Quelques lueurs dans la nuit
Dans l’épaisse obscurité qui enveloppe l’art sacré de notre époque, il y a quelques signes d’espérance, issus d’initiatives dont on ne sait cependant pas combien de temps il faudra pour qu’elles produisent des changements radicaux. L’une de ces raisons d’espérer est le master en « Architecture, Arts sacrés et Liturgie » né en 2007 grâce à l’initiative de la Commission pontificale pour le Patrimoine culturel de l’Eglise et aujourd’hui placé sous le patronage de la Congrégation pour le Culte divin. Jusqu’à présent, ce cursus a été dispensé par l’Université européenne de Rome. Au cours de ces dernières années, des centaines d’architectes, de peintres, de sculpteurs et de responsables des Instituts d’Art sacré du monde entier ont fréquenté ce master. On peut en espérer que fleurisse une nouvelle génération d’experts en arts sacrés, lesquels, sur la base d’une connaissance approfondie du « système artistique chrétien », pourront commencer à produire des œuvres belles et véritablement en adéquation avec les fins recherchées.
Cela n’est toutefois pas évident.
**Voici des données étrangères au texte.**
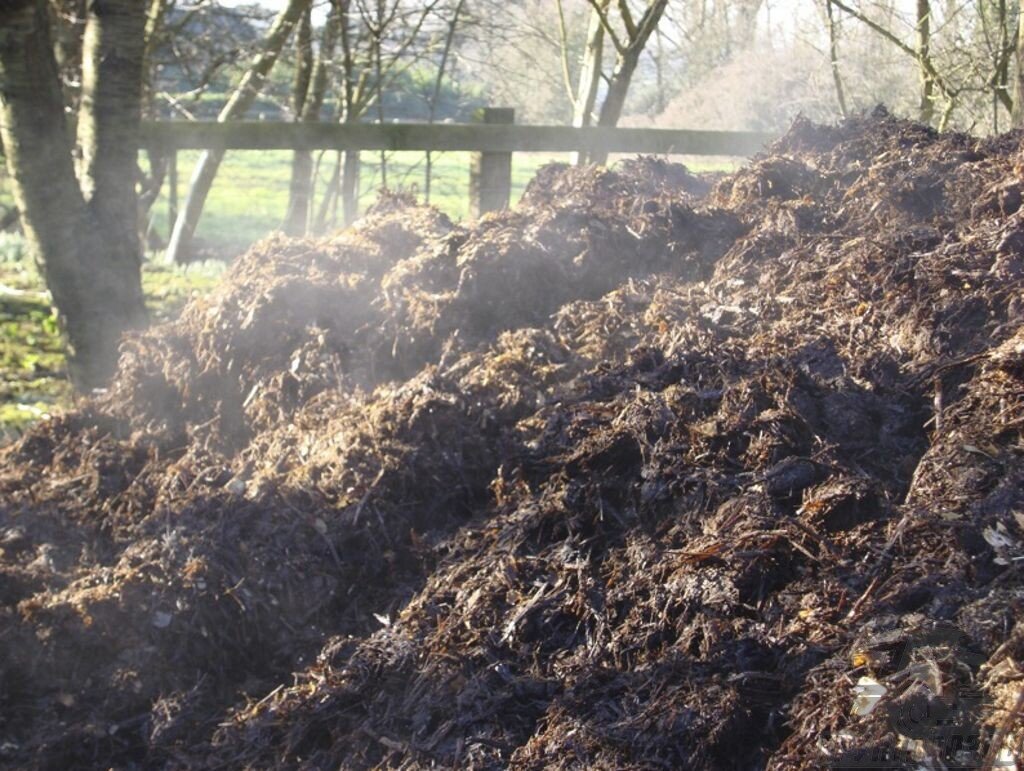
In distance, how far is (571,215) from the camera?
4.93 meters

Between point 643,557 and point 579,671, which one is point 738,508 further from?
point 579,671

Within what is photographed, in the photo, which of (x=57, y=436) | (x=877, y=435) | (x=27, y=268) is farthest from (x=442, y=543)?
(x=27, y=268)

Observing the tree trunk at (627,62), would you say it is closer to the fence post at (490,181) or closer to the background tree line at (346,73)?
the background tree line at (346,73)

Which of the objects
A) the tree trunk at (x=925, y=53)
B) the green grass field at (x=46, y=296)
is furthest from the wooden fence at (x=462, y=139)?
the tree trunk at (x=925, y=53)

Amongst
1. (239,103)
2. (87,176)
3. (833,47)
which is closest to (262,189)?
(239,103)

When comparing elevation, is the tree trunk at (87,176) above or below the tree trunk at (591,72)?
below

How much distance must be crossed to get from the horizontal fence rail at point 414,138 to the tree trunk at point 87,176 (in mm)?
558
Un master 2 est un parcours didactique trop tardif pour certains, quand déjà une formation universitaire a laissé des marques indélébiles. Etant donné le climat idéologique de la nouvelle religion de l’art qui imprègne les Académies des Beaux-Arts et les cours de licence en architecture, les étudiants sont incités dès la première année universitaire – quand ils ont entre dix-huit et dix-neuf ans – à oublier l’usage du bon sens. Ils sont obligés de pénétrer dans le monde virtuel de leurs enseignants et de s’adapter à leur volonté de créer des œuvres qui soient les plus éloignées possible de la réalité ((. Cf. Roger Scruton, La bellezza. Ragione ed esperienza estetica, Vita e Pensiero, Milan, 2011. Le formidable documentaire Why beauty matters, diffusé par la BBC le 28 novembre 2009, est également une œuvre de ce philosophe britannique.)) .
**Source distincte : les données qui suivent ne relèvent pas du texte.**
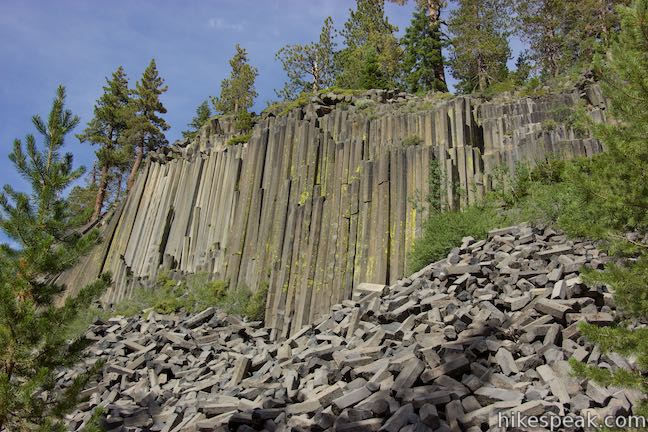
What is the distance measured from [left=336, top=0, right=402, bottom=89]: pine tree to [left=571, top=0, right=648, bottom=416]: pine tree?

C’est pour cette raison que l’ouverture des classes de la Sacred Art School de Florence en 2013 s’est avérée extrêmement importante. Cette école est née avec le style des ateliers de la Renaissance. On y prend des cours de peinture, de sculpture, d’ébénisterie, d’orfèvrerie, de tissage. L’un des fondements théoriques des cours est la théologie du corps de Jean-Paul II. Une autre initiative méritant d’être mentionnée est le master 2 en « Histoire et Techniques de l’Orfèvrerie » ouvert en 2011 par l’université de Palerme en collaboration avec Arces qui avait déjà fondé sa propre Ecole d’orfèvrerie en 1995. Trente-trois étudiants ont été formés dans les deux premières promotions du master. Ils ont acquis une solide formation interdisciplinaire quant à l’expertise, au catalogage et à la restauration des produits d’orfèvrerie manufacturés ((. Cf. Sogni d’oro. Criticità ed eccellenze nella Sicilia post industriale, sous la direction de Guido Santoro, Arces, Palerme, 2014.)) .
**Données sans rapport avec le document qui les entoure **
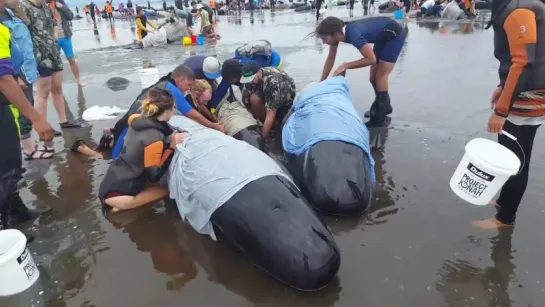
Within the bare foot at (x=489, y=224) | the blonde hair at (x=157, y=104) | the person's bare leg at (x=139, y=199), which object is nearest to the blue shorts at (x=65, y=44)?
the blonde hair at (x=157, y=104)

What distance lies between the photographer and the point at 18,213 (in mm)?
3955

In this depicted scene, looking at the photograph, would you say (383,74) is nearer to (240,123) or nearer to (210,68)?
(240,123)

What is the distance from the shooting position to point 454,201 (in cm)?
407

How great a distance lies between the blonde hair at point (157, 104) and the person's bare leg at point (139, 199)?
0.83 meters

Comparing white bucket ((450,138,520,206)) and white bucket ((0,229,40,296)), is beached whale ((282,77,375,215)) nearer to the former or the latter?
white bucket ((450,138,520,206))

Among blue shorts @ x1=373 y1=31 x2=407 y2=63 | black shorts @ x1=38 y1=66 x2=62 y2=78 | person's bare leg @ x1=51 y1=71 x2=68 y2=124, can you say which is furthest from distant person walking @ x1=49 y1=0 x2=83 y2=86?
blue shorts @ x1=373 y1=31 x2=407 y2=63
On voit plus que jamais la nécessité d’une Ecole supérieure d’Art et d’Artisanat, de haut niveau. Il faudrait un nouveau Bauhaus. Ce dernier, créé à Weimar en 1919, avait pour base une méthode didactique très efficace. Hélas, les diverses disciplines s’appuyaient sur des principes théoriques que l’on peut résumer par l’expression « repartir de zéro », ce qui a eu pour résultat d’éliminer la tradition du savoir-faire, l’habileté des artisans, hors du champ de la production artistique, de donner vie à un design minimaliste et de transformer l’architecture même en design.
Mais l’on pourrait de nouveau proposer aujourd’hui une méthode semblable, en l’améliorant grâce à des fondements théoriques puisant dans la sagesse artisanale de toutes les époques. L’art sacré renaîtra sur la base d’un lien renouvelé entre une vision profonde et chrétienne du monde, et une passion ardente pour l’habileté manuelle et l’usage scrupuleux des différentes techniques à disposition, y compris les plus innovantes.